The youth portrayed in this documentary were either born stateless in their parents’ homeland of Myanmar before fleeing widespread targeted violence in 2017 or were born in refugee camps in Bangladesh where nearly one million people currently live in limbo.
The humanitarian organisation which has been operating since 1985, established the Kutupalong Field Hospital to serve refugees and the local community in the Cox Bazaar precinct.
In 2019, MSF shifted its focus to addressing longer-term health needs, including chronic illnesses like high blood pressure and diabetes.
MSF said in a statement that the drivers of this violence were the situations of containment and exclusion, creating an increasingly unsafe environment in which the Rohingya were incredibly vulnerable.
According to MSF children and adolescents make up over 50% of the Rohingya refugee population in the largest refugee camp in the world. “The Rohingya youth and their parents are living as the world’s largest stateless and most persecuted population.
They have been denied basic rights for decades in Myanmar, and their rights are severely restricted in Bangladesh,” said the statement.
The statement highlighted the living conditions experienced by Rohingya in the refugee camps which are rooted in a reality of containment and rights deprivation.
MSF said the refugees were living in overcrowded and unsanitary camps, facing high risk of flooding and landslides.
“They have limited access to bare necessities, including, food water, sanitation, education, and health care.
“As of September this year, only 30% of the humanitarian funding required for basic services for Rohingya people is funded and the decrease in the level of humanitarian funding has dire consequences for Rohingya.
Since the start of 2023, the food ration distributed to Rohingya has decreased by 40%,” according to the statement.
As a medical humanitarian organisation working in the camps, MSF said: “The Government of Bangladesh has a de-facto responsibility to Rohingya refugees in the camps of Cox’s Bazaar.

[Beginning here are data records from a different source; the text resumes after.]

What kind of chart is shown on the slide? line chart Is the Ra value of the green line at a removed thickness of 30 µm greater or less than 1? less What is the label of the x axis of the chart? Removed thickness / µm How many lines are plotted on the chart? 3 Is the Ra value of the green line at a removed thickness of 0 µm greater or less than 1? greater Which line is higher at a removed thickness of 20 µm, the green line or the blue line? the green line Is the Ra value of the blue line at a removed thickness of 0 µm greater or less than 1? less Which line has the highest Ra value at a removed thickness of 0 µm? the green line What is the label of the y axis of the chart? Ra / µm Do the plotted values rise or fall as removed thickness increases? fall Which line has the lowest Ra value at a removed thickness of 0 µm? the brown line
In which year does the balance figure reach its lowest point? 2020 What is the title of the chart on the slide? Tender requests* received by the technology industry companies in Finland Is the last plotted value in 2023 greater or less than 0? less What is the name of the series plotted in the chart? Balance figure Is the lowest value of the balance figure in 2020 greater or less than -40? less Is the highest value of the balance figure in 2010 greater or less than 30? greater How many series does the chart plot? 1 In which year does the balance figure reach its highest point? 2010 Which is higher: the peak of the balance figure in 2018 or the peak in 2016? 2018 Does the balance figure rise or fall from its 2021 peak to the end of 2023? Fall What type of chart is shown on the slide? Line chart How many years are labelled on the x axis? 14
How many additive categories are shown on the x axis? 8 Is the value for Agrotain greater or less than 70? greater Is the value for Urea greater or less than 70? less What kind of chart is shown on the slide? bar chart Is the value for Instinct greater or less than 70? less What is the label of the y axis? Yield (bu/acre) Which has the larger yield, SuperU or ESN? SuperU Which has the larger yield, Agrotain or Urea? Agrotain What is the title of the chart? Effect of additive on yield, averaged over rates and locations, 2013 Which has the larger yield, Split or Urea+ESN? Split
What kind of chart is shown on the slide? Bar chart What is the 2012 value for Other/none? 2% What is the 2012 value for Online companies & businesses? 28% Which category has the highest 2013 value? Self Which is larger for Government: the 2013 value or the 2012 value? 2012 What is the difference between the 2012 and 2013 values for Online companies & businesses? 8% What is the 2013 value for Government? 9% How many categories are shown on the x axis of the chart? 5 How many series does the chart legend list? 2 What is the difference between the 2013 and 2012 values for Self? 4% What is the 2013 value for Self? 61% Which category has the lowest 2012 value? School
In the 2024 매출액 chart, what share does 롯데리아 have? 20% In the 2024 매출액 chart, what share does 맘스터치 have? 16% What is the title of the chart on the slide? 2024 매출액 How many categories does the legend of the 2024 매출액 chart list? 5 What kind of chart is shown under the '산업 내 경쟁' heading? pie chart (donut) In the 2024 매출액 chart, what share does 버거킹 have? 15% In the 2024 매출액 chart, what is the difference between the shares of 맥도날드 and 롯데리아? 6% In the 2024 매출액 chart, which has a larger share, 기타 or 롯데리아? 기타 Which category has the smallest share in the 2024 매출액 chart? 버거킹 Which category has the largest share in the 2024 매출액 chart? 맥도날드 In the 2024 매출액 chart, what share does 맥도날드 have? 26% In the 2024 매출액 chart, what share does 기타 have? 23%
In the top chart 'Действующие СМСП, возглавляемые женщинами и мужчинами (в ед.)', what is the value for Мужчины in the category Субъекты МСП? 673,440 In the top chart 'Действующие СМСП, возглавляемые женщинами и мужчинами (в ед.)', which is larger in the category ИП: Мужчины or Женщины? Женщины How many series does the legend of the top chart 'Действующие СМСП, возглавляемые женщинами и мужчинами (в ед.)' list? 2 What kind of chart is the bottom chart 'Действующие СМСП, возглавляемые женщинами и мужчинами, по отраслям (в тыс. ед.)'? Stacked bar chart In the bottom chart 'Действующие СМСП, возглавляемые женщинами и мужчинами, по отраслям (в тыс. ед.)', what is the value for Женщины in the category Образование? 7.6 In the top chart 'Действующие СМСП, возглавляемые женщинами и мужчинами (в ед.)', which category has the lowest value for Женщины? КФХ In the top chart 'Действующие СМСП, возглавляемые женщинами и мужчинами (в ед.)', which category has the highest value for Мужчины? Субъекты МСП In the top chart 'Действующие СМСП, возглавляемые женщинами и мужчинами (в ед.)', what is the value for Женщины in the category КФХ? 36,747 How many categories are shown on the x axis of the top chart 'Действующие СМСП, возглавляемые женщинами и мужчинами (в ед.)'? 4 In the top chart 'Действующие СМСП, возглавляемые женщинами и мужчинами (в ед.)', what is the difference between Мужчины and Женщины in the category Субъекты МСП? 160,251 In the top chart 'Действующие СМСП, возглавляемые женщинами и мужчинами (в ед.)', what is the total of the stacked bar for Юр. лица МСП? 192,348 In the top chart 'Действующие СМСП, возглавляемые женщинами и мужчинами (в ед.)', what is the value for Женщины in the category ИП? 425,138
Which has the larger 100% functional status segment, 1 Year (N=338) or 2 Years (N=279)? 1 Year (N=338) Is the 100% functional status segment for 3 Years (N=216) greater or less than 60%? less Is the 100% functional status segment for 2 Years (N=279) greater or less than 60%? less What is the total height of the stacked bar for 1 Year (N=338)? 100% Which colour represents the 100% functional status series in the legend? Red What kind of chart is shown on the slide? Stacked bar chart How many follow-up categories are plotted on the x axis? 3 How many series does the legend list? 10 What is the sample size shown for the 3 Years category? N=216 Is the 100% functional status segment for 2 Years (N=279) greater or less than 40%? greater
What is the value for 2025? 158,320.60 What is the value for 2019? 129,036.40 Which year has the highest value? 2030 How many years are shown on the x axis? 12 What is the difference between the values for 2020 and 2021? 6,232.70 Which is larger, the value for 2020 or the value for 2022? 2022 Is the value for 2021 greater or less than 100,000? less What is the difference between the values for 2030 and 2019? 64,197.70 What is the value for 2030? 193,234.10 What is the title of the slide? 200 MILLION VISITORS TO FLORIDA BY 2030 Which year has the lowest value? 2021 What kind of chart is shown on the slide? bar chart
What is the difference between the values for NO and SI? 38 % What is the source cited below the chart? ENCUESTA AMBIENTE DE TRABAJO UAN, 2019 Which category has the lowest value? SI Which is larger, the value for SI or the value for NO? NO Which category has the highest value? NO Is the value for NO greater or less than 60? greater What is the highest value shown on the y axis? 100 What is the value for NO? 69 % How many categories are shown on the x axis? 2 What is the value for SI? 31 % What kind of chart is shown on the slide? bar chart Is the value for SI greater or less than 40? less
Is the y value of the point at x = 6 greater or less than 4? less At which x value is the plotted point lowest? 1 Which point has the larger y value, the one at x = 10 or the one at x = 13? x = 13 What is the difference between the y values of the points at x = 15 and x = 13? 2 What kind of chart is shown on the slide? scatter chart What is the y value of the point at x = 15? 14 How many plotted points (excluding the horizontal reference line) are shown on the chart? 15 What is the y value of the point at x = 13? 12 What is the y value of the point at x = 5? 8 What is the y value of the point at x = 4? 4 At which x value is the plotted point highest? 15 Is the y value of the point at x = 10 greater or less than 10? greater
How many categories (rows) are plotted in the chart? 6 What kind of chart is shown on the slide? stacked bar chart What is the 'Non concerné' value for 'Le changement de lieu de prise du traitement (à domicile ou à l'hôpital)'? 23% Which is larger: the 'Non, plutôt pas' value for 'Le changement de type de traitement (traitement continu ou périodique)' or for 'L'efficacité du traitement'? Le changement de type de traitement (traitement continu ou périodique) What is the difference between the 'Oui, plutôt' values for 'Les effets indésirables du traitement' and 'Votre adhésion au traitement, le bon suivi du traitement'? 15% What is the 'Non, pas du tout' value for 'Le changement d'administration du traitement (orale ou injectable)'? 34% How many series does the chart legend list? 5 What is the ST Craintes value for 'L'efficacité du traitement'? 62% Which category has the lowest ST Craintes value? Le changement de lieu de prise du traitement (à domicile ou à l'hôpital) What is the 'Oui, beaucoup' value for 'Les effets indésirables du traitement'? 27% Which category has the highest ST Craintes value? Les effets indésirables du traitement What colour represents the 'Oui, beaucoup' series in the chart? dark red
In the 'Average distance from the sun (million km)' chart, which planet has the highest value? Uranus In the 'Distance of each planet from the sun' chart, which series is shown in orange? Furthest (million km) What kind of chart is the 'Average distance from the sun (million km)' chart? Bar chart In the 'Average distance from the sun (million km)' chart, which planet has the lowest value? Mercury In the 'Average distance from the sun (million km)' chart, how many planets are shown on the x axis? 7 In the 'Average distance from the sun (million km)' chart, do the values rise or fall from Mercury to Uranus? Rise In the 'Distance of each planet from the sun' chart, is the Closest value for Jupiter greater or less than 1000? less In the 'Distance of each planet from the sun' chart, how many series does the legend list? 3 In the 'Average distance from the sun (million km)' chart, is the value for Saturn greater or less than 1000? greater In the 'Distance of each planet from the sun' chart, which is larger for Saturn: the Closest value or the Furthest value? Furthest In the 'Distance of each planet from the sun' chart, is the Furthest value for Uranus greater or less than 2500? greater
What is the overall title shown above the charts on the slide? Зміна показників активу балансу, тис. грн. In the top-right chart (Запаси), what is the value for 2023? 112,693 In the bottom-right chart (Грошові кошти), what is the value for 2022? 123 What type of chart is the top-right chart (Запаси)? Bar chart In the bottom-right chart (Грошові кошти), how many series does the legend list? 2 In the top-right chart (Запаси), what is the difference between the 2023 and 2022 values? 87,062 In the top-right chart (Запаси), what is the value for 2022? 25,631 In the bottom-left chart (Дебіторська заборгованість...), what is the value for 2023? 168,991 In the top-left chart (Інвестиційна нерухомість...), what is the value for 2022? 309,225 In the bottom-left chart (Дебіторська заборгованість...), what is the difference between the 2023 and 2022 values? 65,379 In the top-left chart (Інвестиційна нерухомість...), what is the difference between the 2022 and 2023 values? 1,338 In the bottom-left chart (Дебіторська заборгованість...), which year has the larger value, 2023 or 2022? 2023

However, one country cannot respond to this crisis alone. The absence of long-term and sustainable solutions in Bangladesh, Myanmar, and other countries, highlighted the fact there was an urgent need and responsibility for an increased response from the international community, including governments and donors, to answer Rohingya’s needs, to prevent their situation deteriorating even further,” MSF added.